Input data Block Start
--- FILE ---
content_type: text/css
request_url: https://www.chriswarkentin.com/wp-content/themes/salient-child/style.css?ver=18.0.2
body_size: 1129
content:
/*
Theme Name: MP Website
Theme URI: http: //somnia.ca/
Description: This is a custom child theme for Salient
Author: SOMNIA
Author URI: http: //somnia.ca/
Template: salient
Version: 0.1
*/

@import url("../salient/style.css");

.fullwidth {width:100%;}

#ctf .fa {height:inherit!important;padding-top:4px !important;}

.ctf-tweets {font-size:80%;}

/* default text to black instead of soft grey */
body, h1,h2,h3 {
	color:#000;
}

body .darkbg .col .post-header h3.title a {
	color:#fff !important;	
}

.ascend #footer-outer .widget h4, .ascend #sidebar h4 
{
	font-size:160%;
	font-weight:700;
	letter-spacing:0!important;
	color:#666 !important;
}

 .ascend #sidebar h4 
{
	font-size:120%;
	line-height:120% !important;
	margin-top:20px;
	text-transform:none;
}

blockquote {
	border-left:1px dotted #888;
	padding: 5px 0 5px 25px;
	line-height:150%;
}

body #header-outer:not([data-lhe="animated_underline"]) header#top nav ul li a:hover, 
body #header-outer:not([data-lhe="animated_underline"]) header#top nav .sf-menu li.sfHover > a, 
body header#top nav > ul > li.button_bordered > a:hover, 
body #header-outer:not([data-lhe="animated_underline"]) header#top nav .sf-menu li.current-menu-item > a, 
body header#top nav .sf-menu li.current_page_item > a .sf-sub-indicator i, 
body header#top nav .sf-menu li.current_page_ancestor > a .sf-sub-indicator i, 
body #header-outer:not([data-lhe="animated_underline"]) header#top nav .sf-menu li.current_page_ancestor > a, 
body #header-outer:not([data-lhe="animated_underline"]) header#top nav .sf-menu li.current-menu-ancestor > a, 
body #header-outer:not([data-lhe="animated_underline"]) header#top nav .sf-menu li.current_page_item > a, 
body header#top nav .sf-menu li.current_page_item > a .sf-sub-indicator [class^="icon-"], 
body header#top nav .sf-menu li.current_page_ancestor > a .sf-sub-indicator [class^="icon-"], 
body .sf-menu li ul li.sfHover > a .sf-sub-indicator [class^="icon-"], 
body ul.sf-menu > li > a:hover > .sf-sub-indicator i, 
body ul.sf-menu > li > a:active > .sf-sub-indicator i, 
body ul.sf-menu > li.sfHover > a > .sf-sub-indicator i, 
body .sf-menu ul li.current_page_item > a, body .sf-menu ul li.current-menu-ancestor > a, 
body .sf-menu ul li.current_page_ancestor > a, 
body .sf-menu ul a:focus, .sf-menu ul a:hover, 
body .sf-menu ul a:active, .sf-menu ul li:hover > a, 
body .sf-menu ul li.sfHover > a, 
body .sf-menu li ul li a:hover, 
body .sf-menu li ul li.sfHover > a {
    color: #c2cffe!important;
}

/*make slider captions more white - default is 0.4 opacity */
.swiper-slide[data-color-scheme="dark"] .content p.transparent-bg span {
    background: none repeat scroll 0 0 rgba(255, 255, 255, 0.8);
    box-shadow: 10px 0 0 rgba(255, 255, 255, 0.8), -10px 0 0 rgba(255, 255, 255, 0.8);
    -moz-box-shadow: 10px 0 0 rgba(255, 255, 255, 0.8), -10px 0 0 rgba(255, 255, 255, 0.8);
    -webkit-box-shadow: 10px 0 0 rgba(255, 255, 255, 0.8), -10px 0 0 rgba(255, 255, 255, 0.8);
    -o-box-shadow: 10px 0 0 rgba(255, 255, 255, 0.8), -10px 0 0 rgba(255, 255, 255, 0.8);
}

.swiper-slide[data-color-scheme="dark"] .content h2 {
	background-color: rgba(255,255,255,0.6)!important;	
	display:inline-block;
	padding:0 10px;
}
Input data Block End
■ Exercise brief ■
Starting at the line where "body ul.sf-menu > li > a:active" appears, write out every line exactly as it stands until the listing ends, and add nothing.

■ Written answer ■
body ul.sf-menu > li > a:active > .sf-sub-indicator i, 
body ul.sf-menu > li.sfHover > a > .sf-sub-indicator i, 
body .sf-menu ul li.current_page_item > a, body .sf-menu ul li.current-menu-ancestor > a, 
body .sf-menu ul li.current_page_ancestor > a, 
body .sf-menu ul a:focus, .sf-menu ul a:hover, 
body .sf-menu ul a:active, .sf-menu ul li:hover > a, 
body .sf-menu ul li.sfHover > a, 
body .sf-menu li ul li a:hover, 
body .sf-menu li ul li.sfHover > a {
    color: #c2cffe!important;
}

/*make slider captions more white - default is 0.4 opacity */
.swiper-slide[data-color-scheme="dark"] .content p.transparent-bg span {
    background: none repeat scroll 0 0 rgba(255, 255, 255, 0.8);
    box-shadow: 10px 0 0 rgba(255, 255, 255, 0.8), -10px 0 0 rgba(255, 255, 255, 0.8);
    -moz-box-shadow: 10px 0 0 rgba(255, 255, 255, 0.8), -10px 0 0 rgba(255, 255, 255, 0.8);
    -webkit-box-shadow: 10px 0 0 rgba(255, 255, 255, 0.8), -10px 0 0 rgba(255, 255, 255, 0.8);
    -o-box-shadow: 10px 0 0 rgba(255, 255, 255, 0.8), -10px 0 0 rgba(255, 255, 255, 0.8);
}

.swiper-slide[data-color-scheme="dark"] .content h2 {
	background-color: rgba(255,255,255,0.6)!important;	
	display:inline-block;
	padding:0 10px;
}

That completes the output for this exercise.